Manda Iván Redondo, que parece un vendedor de rancheras porque en realidad Sánchez es eso, una mercancía entre el country y el polígono, el verdadero trumpismo español. Manda Redondo, y quizá entonces todo es un truco: este affair de espías con jet lag de Ábalos, y las pifias de Calvo, y hasta lo de Iglesias, que está pidiendo ya milicias ciudadanas para defenderse de la oposición. O quizá Redondo no manda nada, sólo está ahí, encerrado ya en el váter o en el cuarto de las fotocopias, intentando controlar el caos que ha provocado, sin conseguirlo.

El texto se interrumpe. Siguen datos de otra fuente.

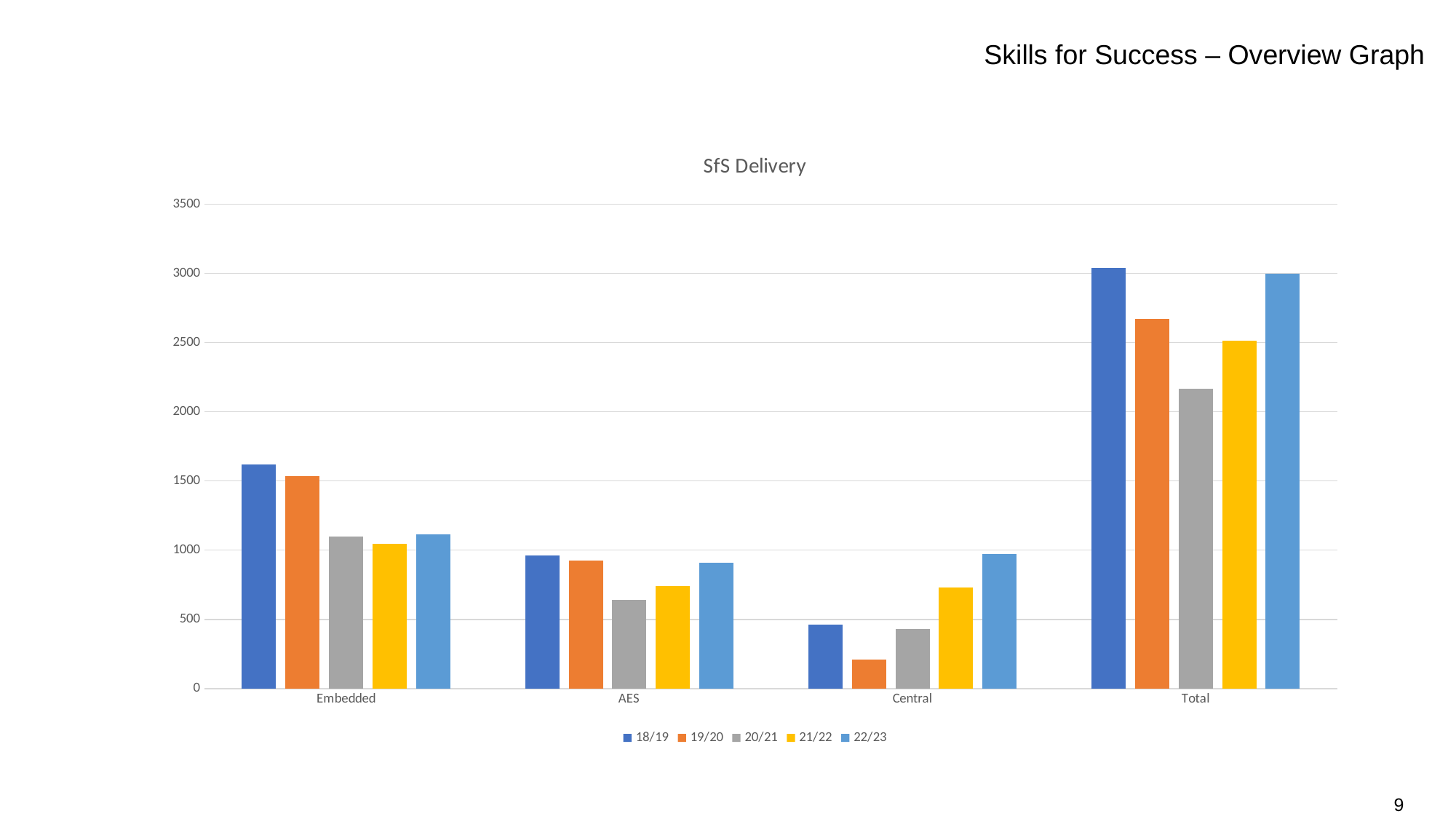
Is the value for 19/20 in the Central category greater or less than 500? less Is the value for 21/22 in the Central category greater or less than 500? greater Is the value for 18/19 in the Embedded category greater or less than 1500? greater How many series does the legend list? 5 Which series has the lowest value in the AES category? 20/21 Which colour represents the 21/22 series in the legend? Yellow What type of chart is shown on the slide? Bar chart What is the title of the chart? SfS Delivery Which is larger: the 19/20 value for Central or the 20/21 value for Central? 20/21 Which series has the highest value in the Central category? 22/23 How many categories are shown on the x axis? 4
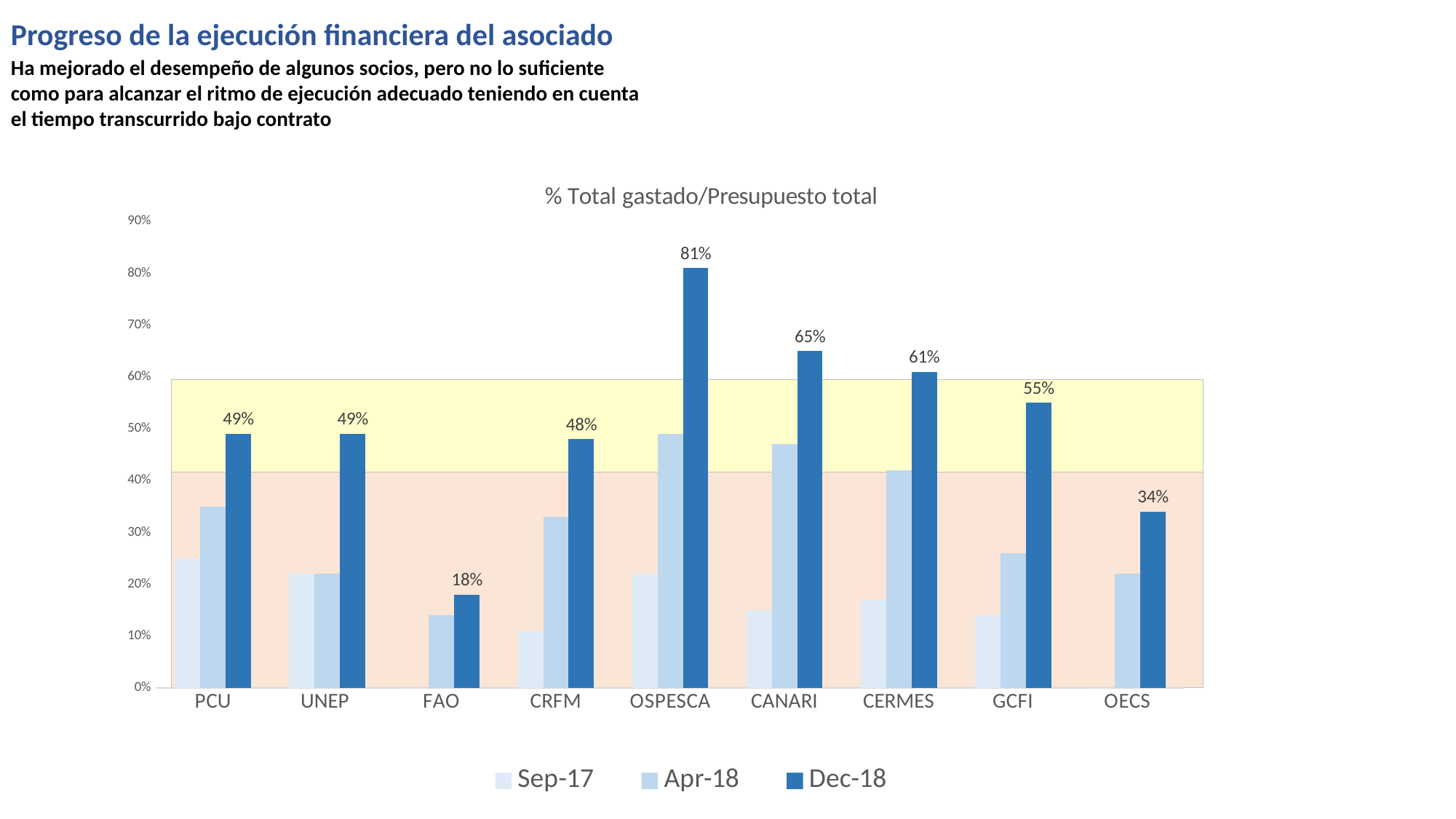
What is the Dec-18 value for OECS? 34% Which partner has the highest Dec-18 value? OSPESCA How many partners are shown on the x axis? 9 Is the Apr-18 value for CERMES greater or less than 50%? less Which has a larger Dec-18 value, CERMES or GCFI? CERMES What is the difference between the Dec-18 values for OSPESCA and CANARI? 16% What kind of chart is shown on the slide? Bar chart Is the Sep-17 value for PCU greater or less than 20%? greater What is the Dec-18 value for OSPESCA? 81% How many series does the legend list? 3 What is the Dec-18 value for FAO? 18% Which partner has the lowest Dec-18 value? FAO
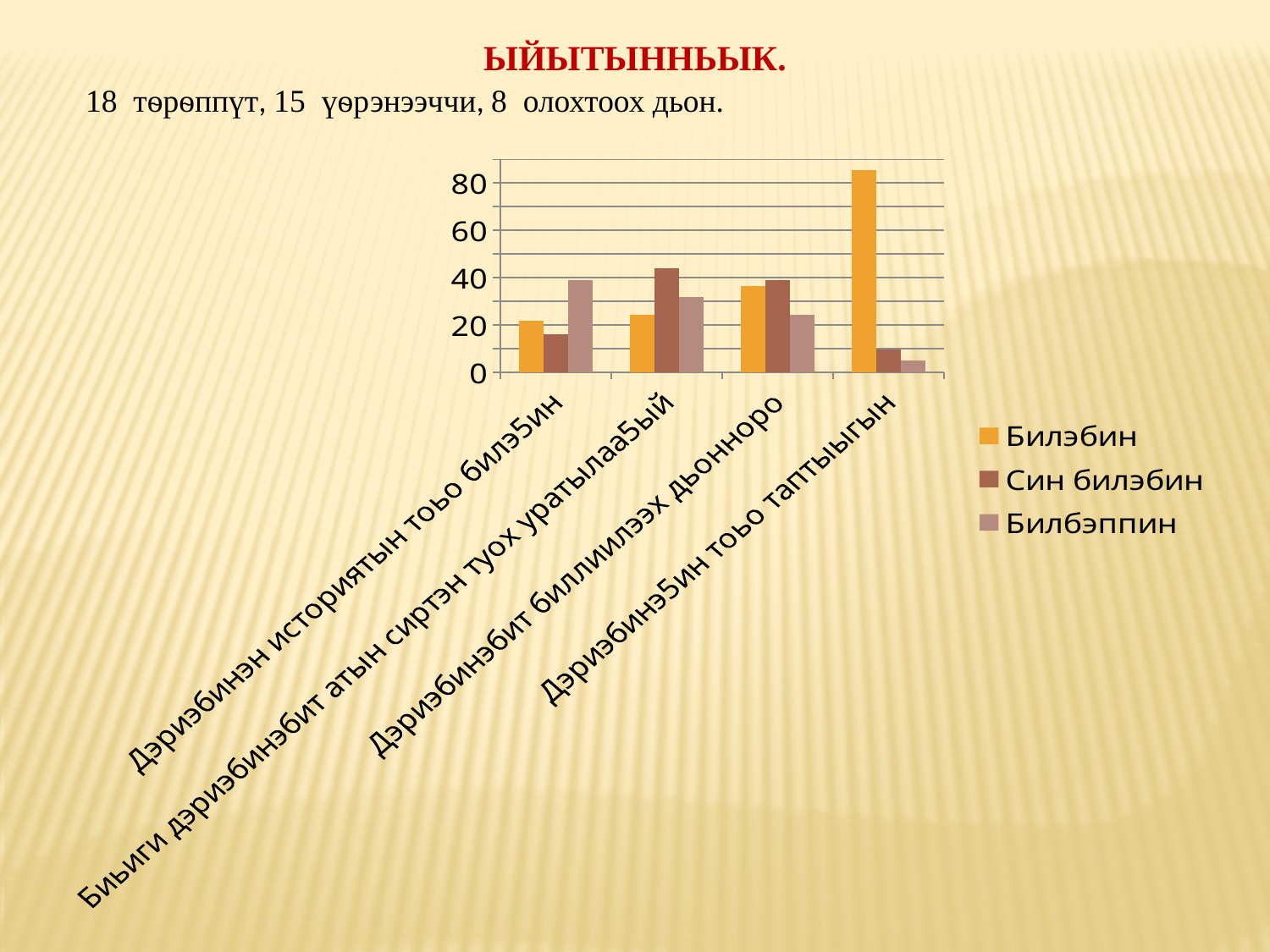
What colour are the Билэбин bars? orange For Дэриэбинэн историятын тоьо билэ5ин, which is larger: Билэбин or Билбэппин? Билбэппин Is the Билбэппин value for Дэриэбинэ5ин тоьо таптыыгын greater or less than 20? less How many series does the legend list? 3 Which series has the lowest bar for Дэриэбинэ5ин тоьо таптыыгын? Билбэппин For Дэриэбинэбит биллиилээх дьонноро, which is larger: Билэбин or Билбэппин? Билэбин Is the Билэбин value for Дэриэбинэ5ин тоьо таптыыгын greater or less than 80? greater Which category has the highest Билэбин bar? Дэриэбинэ5ин тоьо таптыыгын What kind of chart is shown on the slide? bar chart How many categories are shown on the x axis? 4 Is the Син билэбин value for Дэриэбинэн историятын тоьо билэ5ин greater or less than 20? less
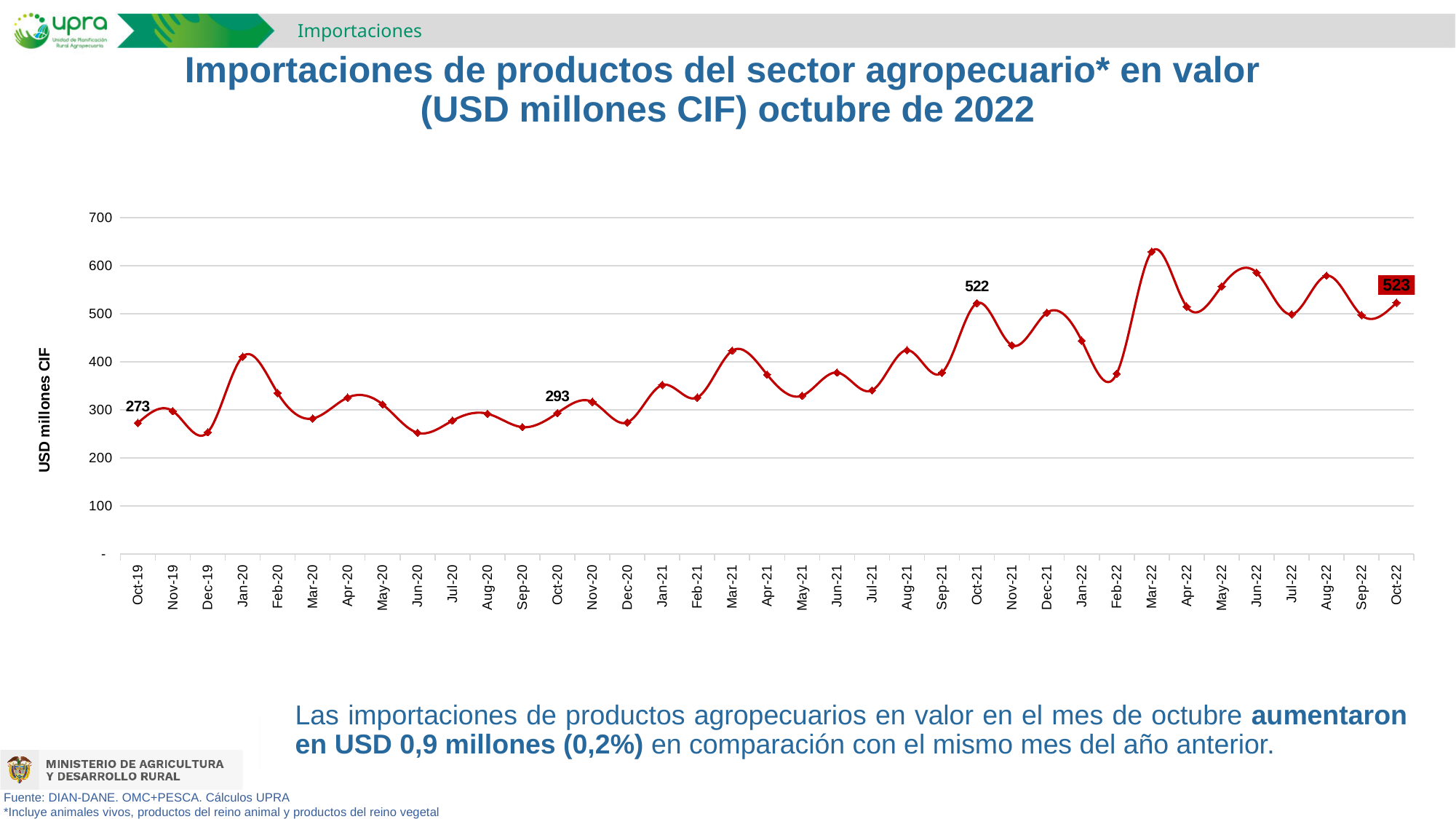
Which is larger, the value for Oct-21 or the value for Oct-20? Oct-21 What is the value for Oct-19? 273 What is the value for Oct-21? 522 What kind of chart is shown on the slide? Line chart What is the difference between the values for Oct-20 and Oct-19? 20 Is the value for Mar-22 greater or less than 600? greater What is the difference between the values for Oct-21 and Oct-20? 229 Which month has the highest value on the chart? Mar-22 How many monthly data points are plotted on the chart? 37 What is the value for Oct-22? 523 What is the value for Oct-20? 293 Is the value for Jun-20 greater or less than 300? less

Al final, el gurú con flequillo en la posición del loto sólo ha conseguido que Sánchez tenga que estar vendiendo libra a libra el Estado para conseguir otro día de la Moncloa como otro día de espá. Eso significa que el estupor y la desubicación y el caos que nos transmite Calvo son sólo porque todo el Gobierno es estupor y desubicación y caos. Al final, ella es la ministra con más sentido. No manda nada, pero significa todo. Ni cocinera ni fraila, las patatas calientes le saltan en las manos mientras finge, además, poder hacer algo consistente y alimenticio con ellas. Y no es para despistar, sino porque la realidad es que no hay otra cosa que se pueda hacer.

Carmen Calvo hacía política cultural de sopa boba, sarao y amiguetes colocados de fantasma de la ópera por los museos y las instituciones. O sea, la que se hace aquí. Lo que ocurre es que Calvo ni siquiera es una intelectual, ni una artista, sino una política de oposicioncita y confesionario de abogado que para manejar la cultura se ponía los vestidos que veía en los cuadros (le salían así como de Santa Isabel de Portugal, de un raro zurbaranismo de cóctel). Sin estar mucho en la política, a la que llegó desde las aulas amadrasadas del Derecho y de Chaves, ni estar nada en la cultura, a la que si acaso llegaba sólo con un poco del metal gaitero de Mägo de Oz y flores de lis de cortina, Carmen Calvo ha sido siempre un personaje chocante que no dejaba de dar barbaridades, creo que por pura desubicación. Nos dijo por ejemplo que “el dinero público no es de nadie”, y sí que parecía que no era de nadie, por la manera en que lo gastaban. Y es que la cultura o cultureta, palabra que yo creo que viene de unir cultura y croqueta, se convirtió en objetivo estratégico de la política con Zapatero.